Lelaki itu tak mampu berucap. Kehabisan kata. Wajahnya yang merah terbakar nampak pias. Ada kengerian di matanya.

“Kak, semak yang kita lalui tadi itu dulu pernah jadi pemukiman penduduk. Tapi rumah dan penghuninya habis saat kerusuhan.”

“Kenapa tak dibangun lagi?” tanya saya ingin tahu. Teringat saya onggokan gereja tadi.

“Itu tanah orang. Yang punya telah dibantai, takkan torang tinggal dekat situ to.”

Saya tercekat. Kami lalu melalui gereja sederhana. Dari kayu. Juga rumah-rumah penduduk yang sangat sederhana.
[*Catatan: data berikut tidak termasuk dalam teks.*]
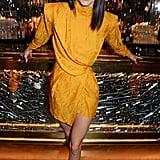 Kendall Jenner's PVC Sandals November 2018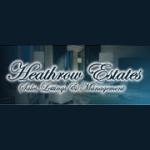 Heathrow Estates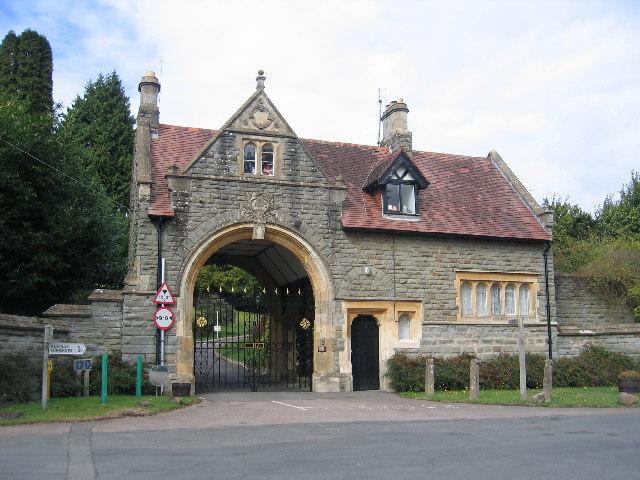 Blaisdon Hall Gateway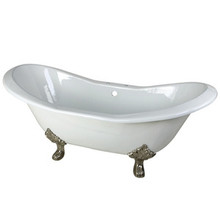 """Kingston Brass 72"""" Cast Iron Double Slipper Clawfoot Bathtub & 7"""" Centers Faucet Drillings - White With Satin Nickel Tub Feet"""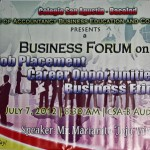 BUSINESS FORUM AT COLEGIO SAN AGUSTIN-BACOLOD
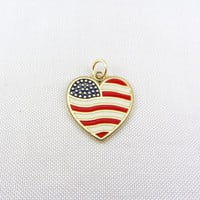 Vintage 14K Gold Enamel Heart Flag Charm Pendant Yellow Gold God Bless America Patriotic Fine Jewelry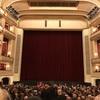 オーストリア在住♪音楽の都、ウィーン暮らし⑥バーデン&ザルツブルクの旅!年末のあれこれ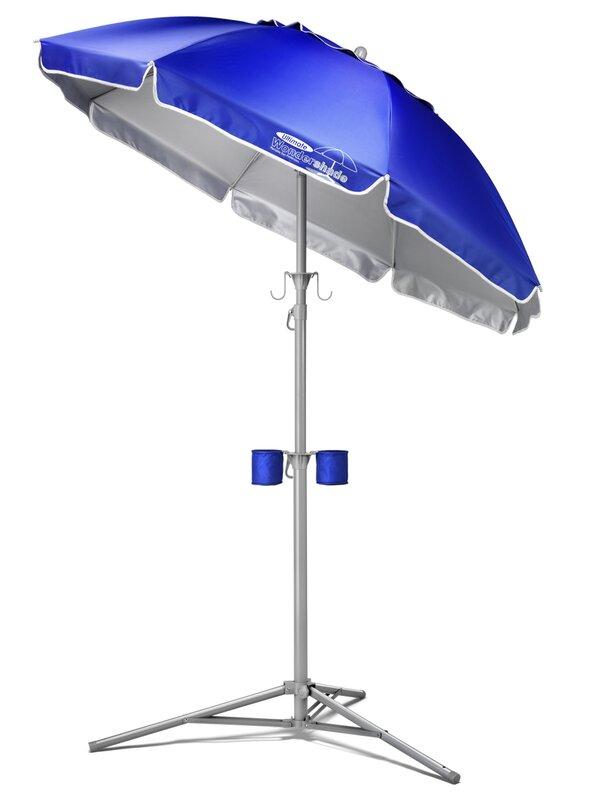 Alondra Ultimate Wondershade 5' Beach Umbrella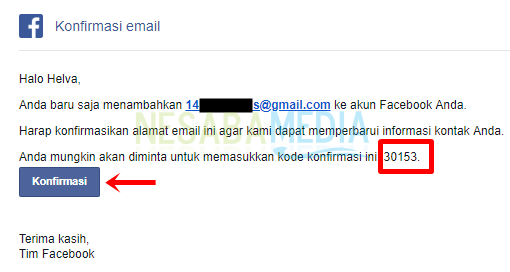Step 7 - open email then confirm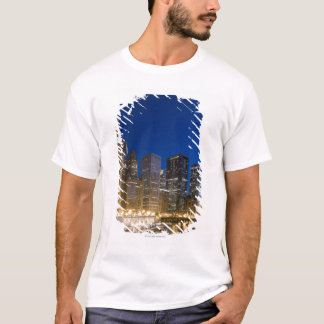 Buildings along the Chicago Riverfront at dusk. T-Shirt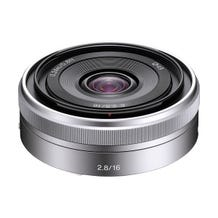 Sony E 16mm f/2.8 Lens (Silver)
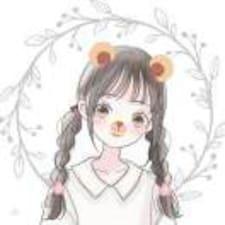 Perfil do usuário de 婧琦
Laju motor menembus kampung yang ramai, ada masjid bagus di sana. Mayoritas penghuni Morotai memang muslim. Umumnya orang keturunan Ternate, Galela dan Tobelo. Bahasa yang mereka gunakan pun campuran ketiga bahasa daerah tersebut, ditambah bahasa pasar, bahasa sehari-hari maluku utara.
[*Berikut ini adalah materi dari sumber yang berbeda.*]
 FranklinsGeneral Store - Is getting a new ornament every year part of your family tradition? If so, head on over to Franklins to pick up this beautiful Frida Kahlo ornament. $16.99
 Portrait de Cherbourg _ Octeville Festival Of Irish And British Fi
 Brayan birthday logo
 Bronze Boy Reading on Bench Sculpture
Orang-orang di kampung sangat ramah. Yang perempuan sibuk mencari kutu saat siang, yang lelaki bekerja di kebun. Ada sedikit persawahan di bagian timur, juga cengkeh, pala, dan jagung. Tanah umumnya kerontang. Meranggas. Listrik tak selalu menyala. Sinyal HP hanya milik telkomsel, itu pun hanya di dekat dermaga.

Nelayan hanya berada di sepanjang dermaga. Tak banyak. Ikan tore dan cakalang banyak dijual. Senang sekali melihat nelayan membawa hasil tangkapannya sore itu. Mungkin hanya ikan yang murah di sini. Hampir semua bahan pokok diambil dari Tobelo yang sudah dua kali lipat harganya.

Walau menyengat, Morotai eksotis. Pantai-pantainya berpasir putih. Terumbu karangnya utuh, kecuali di bagian bangkai kapal selam PD II diambil. Hanya dengan mata telanjang kita bisa menembus kedalaman laut yang menghijau oleh terumbu karang. Tapi bulu babinya banyak. Salah menginjakkan kaki bisa panas sekujur tubuh.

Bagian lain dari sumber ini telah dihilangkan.